The Labor Department, which has jurisdiction over retirement plans, said it will repropose the rule early next year. As currently written, it would have imposed a fiduciary standard that requires brokers and other advisers to put their clients' interests first as opposed to merely providing suitable advice.

The initial proposal drew darts from numerous insurance and securities industry lobbying groups, including the National Association of Insurance Financial Advisers and the Financial Services Institute who feared their salespeople would have to limit the products they could suggest for retirement plans.

Various groups argued that retirement plan participants would see investment costs rise under the standard. They also said the Labor Department proposal would likely conflict with a separate fiduciary rule that the Securities and Exchange Commission is planning to govern brokers who give investment advice to individual clients.
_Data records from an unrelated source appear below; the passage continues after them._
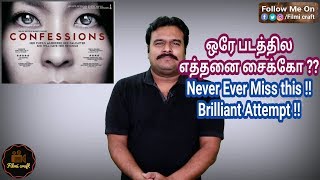 Confessions 2010 Japanese Psychological Mystery Movie Review in Tamil by Filmi craft Arun [upl. by Eivi]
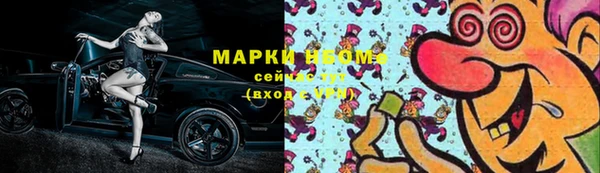 мяу мяу кристалл Абинск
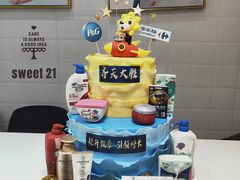 -DIY SWEET21(升平路店)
The pension plan proposal also would have forced big brokerage firms such as Bank of America's  Merrill Lynch & Co. and Wells Fargo & Co.'s Wells Fargo Advisors to decide whether to limit their brokers from working with corporate retirement plans.
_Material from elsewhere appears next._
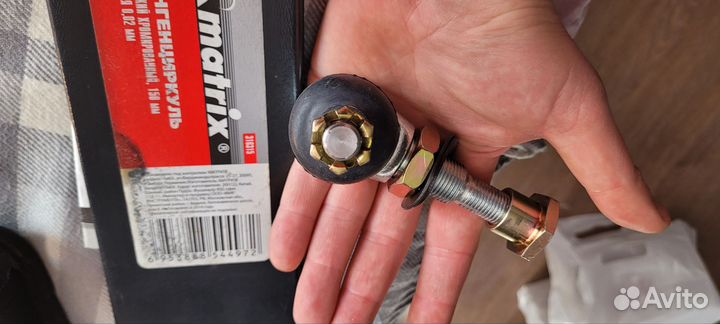 Верхняя шаровая для квадроцикла 125-200сс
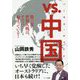 vs.中国(バーサス・チャイナ)―第三次世界大戦は、すでに始まっている! [単行本]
The Labor Department rule would not only limit brokers' ability to recommend their companies' own products to employers but prohibit them from collecting commissions from investment companies when employees purchase their funds or other retirement plan products without providing extensive disclosure.

"We have said all along that we will take the time to get this right," Phyllis Borzi, assistant secretary of the Labor Department's Employee Benefits Security Administration and chief architect of the proposed rule, said in a statement.
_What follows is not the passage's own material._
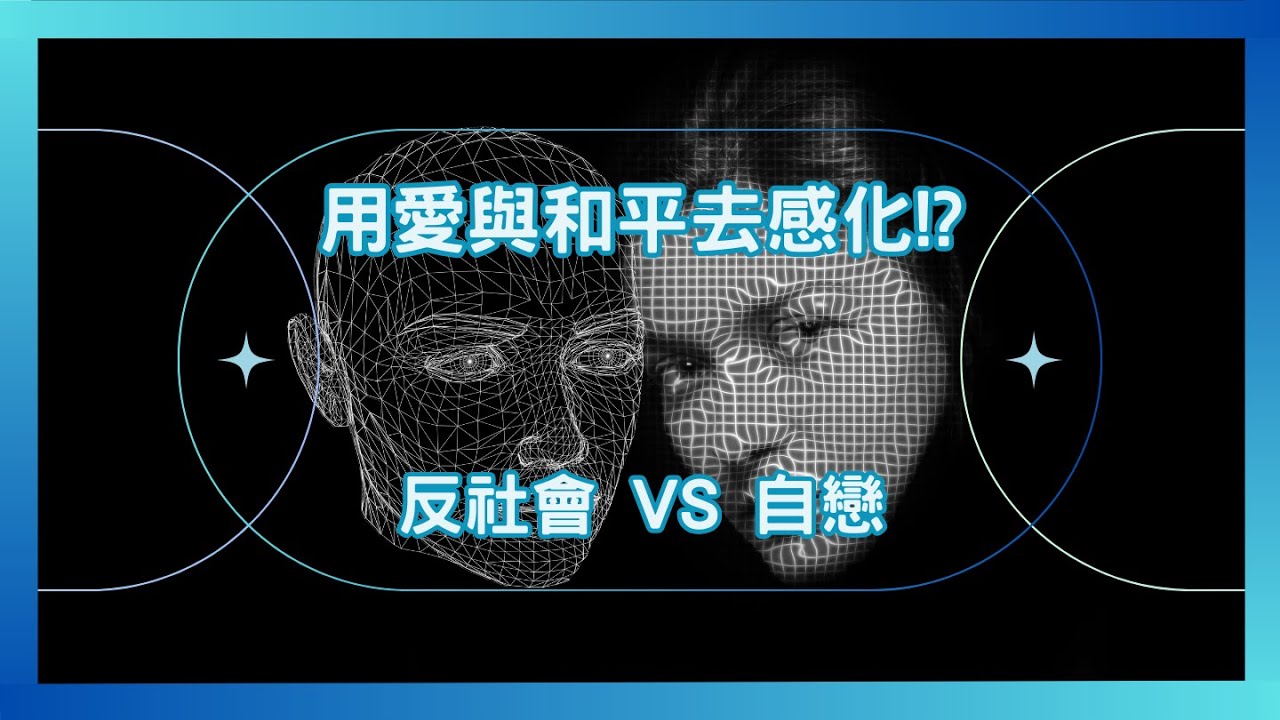 #PSY｜用愛與和平去感化!? 精神分析如何理解反社會 vs 自戀型人格傾向的內心世界｜#五分鐘心理學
"Investment advisers shouldn't be able to steer retirees, workers, small businesses and others into investments that benefit the advisers at the expense of their clients," she says.

The political winds began blowing against the proposal when the broker-dealers began arguing that it would restrict their ability to sell Individual Retirement Accounts to investors.

Representative Barney Frank, the top Democrat on the House Financial Services Committee and co-sponsor of the Dodd-Frank financial reform law, last Thursday urged Secretary of Labor Hilda Solis to re-propose the rule in concert with fiduciary changes being studied by the SEC and the Commodity Futures Trading Commission.

"The rule, as proposed, would have serious negative consequences for Main Street Americans in need of retirement advice," says Dale Brown, president and CEO of the Financial Services Institute in a prepared statement. "This is a major victory for FSI, the many industry partners we have worked with, and millions of hard-working Americans who need affordable, unbiased financial advice."

The FSI represents independent broker/dealers, many of which are affiliated with, or had their origin, in the insurance industry.